De klacht bij het hof werd ingediend door de advocaten G. Spong en O. Hammerstein, namens wijlen Pim Fortuyn en de LPF, nadat het openbaar ministerie in Rotterdam had besloten geen strafvervolging in te stellen. Het hof heeft de klagers niet-ontvankelijk verklaard omdat zij geen „rechtstreeks belanghebbenden” zijn. Door zijn overlijden is het procesbelang van Pim Fortuyn komen te vervallen, aldus het hof.
Het advocatenduo Spong en Hammerstein deed een week na de moord op Fortuyn, 6 mei vorig jaar, aangifte tegen de politici De Graaf (D66), Eenhoorn (VVD) en Oudkerk (PvdA). De beklaagde journalisten waren Marcel van Dam (Vara en De Volkskrant), Peter Storm (De Socialist), Matty Verkamman (Trouw), de gehele redactie van NRC Handelsblad en een aantal website-makers.
Fortuyn had de twee advocaten kort voor zijn dood verzocht dat zij, als hij zou worden vermoord, degenen die zouden hebben bijgedragen aan zijn ’demonisering’ voor de rechter zouden slepen.
Het Rotterdamse OM zag geen heil in vervolging omdat de uitlatingen van de betrokken politici en journalisten waren gericht tegen het „politieke gedachtegoed” van Fortuyn. Een politieke overtuiging valt niet onder artikel 137d uit het Wetboek van Strafrecht, dat het aanzetten tot haat, discriminatie van mensen wegens onder meer ras, godsdienst of levensovertuiging behandelt, vond het OM destijds. Spong en Hammerstein spanden daarop de klachtprocedure bij het hof aan, om alsnog vervolging te bewerkstelligen.
Het hof deelt die visie van het Rotterdamse OM, zo blijkt uit de beschikking. Levensovertuiging en politieke overtuiging kunnen elkaar raken en zelfs deels overlappen, maar zijn in de kern verschillende begrippen, aldus het college.
Vier broers en zusters van Fortuyn voegden zich later in de klachtprocedure. Het hof verklaarde hen eveneens niet-ontvankelijk, omdat voeging in een lopende beklagprocedure wettelijk niet mogelijk is.
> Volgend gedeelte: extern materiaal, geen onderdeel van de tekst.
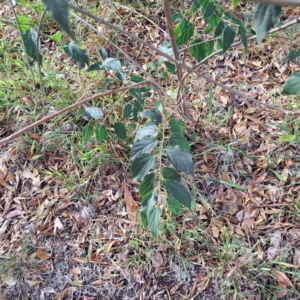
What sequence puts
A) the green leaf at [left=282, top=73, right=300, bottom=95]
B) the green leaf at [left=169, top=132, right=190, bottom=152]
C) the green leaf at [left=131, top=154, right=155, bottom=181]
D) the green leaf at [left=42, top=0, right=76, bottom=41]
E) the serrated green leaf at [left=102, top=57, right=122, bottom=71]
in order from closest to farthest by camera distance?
the green leaf at [left=42, top=0, right=76, bottom=41]
the green leaf at [left=282, top=73, right=300, bottom=95]
the green leaf at [left=131, top=154, right=155, bottom=181]
the green leaf at [left=169, top=132, right=190, bottom=152]
the serrated green leaf at [left=102, top=57, right=122, bottom=71]

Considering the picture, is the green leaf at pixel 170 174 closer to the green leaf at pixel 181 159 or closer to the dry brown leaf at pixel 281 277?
the green leaf at pixel 181 159

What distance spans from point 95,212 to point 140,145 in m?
0.68

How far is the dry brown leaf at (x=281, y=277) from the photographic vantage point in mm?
1175

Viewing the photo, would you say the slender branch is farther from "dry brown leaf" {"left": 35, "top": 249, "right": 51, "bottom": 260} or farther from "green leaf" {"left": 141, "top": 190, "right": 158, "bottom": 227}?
"dry brown leaf" {"left": 35, "top": 249, "right": 51, "bottom": 260}

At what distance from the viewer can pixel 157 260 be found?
4.19ft

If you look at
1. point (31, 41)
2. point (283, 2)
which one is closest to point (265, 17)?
point (283, 2)

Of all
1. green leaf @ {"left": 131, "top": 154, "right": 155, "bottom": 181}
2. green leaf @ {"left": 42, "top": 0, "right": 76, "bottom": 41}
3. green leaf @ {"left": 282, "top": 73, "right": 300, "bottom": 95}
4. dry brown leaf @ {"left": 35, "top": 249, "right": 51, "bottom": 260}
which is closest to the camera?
green leaf @ {"left": 42, "top": 0, "right": 76, "bottom": 41}

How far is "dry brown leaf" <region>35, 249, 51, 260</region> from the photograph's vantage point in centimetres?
135

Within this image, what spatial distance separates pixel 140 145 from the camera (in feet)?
2.79

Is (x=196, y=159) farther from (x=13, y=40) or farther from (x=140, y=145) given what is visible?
(x=13, y=40)

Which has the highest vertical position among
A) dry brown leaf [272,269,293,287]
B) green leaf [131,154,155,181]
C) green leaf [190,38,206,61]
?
green leaf [190,38,206,61]

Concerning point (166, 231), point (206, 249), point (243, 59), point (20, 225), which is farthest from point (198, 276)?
point (243, 59)

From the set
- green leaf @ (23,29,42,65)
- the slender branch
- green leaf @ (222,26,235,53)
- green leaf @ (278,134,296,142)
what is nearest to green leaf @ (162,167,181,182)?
green leaf @ (222,26,235,53)

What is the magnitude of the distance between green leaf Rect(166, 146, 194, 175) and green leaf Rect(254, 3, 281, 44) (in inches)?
17.1
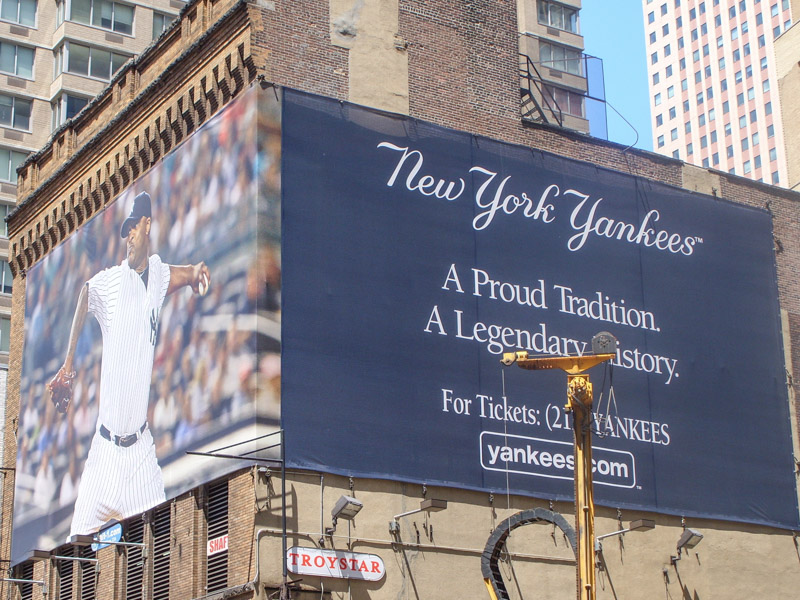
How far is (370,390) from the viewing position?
97.9ft

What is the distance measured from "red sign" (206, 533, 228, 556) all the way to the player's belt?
4189mm

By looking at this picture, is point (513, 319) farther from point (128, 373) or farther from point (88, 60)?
point (88, 60)

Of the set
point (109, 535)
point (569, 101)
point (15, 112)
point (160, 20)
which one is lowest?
point (109, 535)

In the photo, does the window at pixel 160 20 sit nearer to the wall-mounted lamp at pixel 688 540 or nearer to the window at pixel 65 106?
the window at pixel 65 106

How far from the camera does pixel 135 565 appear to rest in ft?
105

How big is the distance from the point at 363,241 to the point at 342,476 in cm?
528

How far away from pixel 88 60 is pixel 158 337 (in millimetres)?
43614

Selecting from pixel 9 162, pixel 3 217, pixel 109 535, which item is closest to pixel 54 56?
pixel 9 162

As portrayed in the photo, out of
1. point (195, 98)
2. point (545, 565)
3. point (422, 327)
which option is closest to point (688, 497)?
point (545, 565)

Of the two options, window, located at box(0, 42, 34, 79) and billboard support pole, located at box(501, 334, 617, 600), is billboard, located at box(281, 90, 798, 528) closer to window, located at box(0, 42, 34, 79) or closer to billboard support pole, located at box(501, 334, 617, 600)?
billboard support pole, located at box(501, 334, 617, 600)

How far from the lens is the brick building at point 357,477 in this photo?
93.4 ft

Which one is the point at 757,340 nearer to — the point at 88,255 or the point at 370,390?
the point at 370,390

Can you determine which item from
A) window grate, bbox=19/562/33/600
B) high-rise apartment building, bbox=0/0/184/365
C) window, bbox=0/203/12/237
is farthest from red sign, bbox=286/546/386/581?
high-rise apartment building, bbox=0/0/184/365

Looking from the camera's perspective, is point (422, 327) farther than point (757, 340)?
No
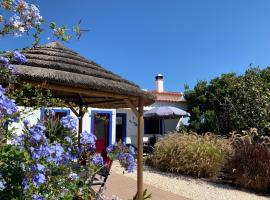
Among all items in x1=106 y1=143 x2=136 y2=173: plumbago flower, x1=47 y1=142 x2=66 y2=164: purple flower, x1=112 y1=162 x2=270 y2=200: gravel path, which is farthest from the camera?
x1=112 y1=162 x2=270 y2=200: gravel path

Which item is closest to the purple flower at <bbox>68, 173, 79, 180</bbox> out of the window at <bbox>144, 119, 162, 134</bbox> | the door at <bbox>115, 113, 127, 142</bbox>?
the door at <bbox>115, 113, 127, 142</bbox>

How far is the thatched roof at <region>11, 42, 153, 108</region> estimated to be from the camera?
5875 mm

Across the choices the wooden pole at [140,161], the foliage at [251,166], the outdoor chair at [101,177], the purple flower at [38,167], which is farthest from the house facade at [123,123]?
the purple flower at [38,167]

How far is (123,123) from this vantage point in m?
20.9

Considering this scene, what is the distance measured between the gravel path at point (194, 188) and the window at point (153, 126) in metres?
11.5

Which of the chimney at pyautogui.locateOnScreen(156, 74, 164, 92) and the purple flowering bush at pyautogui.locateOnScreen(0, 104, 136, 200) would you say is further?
the chimney at pyautogui.locateOnScreen(156, 74, 164, 92)

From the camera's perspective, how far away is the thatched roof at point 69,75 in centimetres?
588

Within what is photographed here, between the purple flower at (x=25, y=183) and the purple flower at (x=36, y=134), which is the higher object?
the purple flower at (x=36, y=134)

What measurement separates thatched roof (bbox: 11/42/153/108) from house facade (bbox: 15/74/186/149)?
620 cm

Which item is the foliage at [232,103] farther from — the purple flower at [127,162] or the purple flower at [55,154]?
the purple flower at [55,154]

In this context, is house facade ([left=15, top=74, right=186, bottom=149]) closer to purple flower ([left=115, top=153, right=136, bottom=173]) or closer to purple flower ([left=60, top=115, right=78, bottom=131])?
purple flower ([left=115, top=153, right=136, bottom=173])

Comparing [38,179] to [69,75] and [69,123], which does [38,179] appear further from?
[69,75]

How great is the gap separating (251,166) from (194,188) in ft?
6.78

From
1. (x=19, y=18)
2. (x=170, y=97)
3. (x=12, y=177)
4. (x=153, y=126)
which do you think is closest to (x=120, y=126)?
Result: (x=153, y=126)
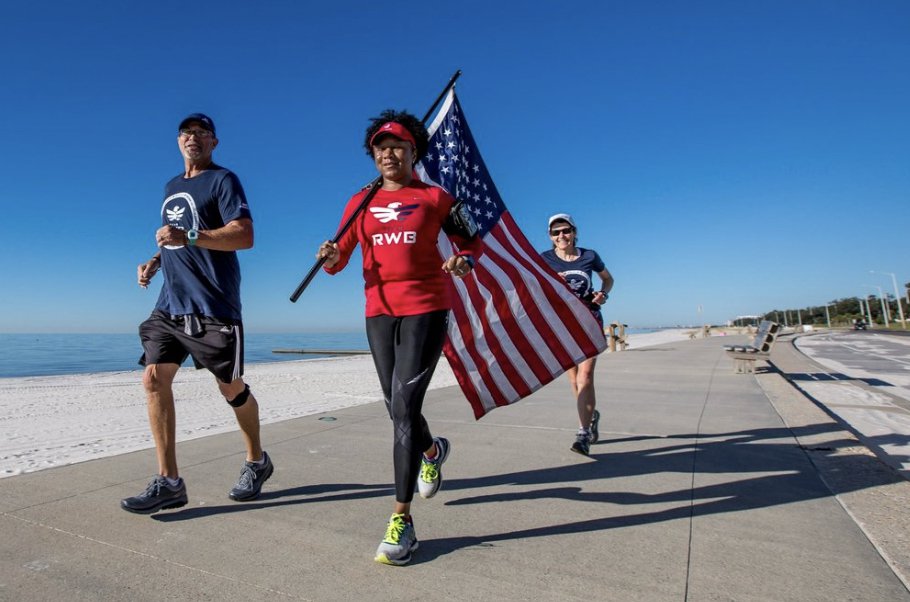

Het hof ziet in dat zij een indirect belang hebben bij de verlangde strafvervolging, maar dit is onvoldoende om hen als rechtstreeks belanghebbende aan te merken.
Tegen de beschikking van het hof kan niet in hoger beroep of cassatie worden gegaan.
De LPF-fractie reageerde „teleurgesteld” op de uitspraak. Volgens het Tweede-Kamerlid Eerdmans heeft de rechter de wet wel erg strikt uitgelegd. „Daardoor wordt de deur opengelaten voor een nieuwe vogelvrijverklaring van een populaire politicus,” meent hij. Aan de andere kant denkt hij dat de publiciteit er wel toe heeft geleid dat het onderling verkeer tussen politici is verbeterd.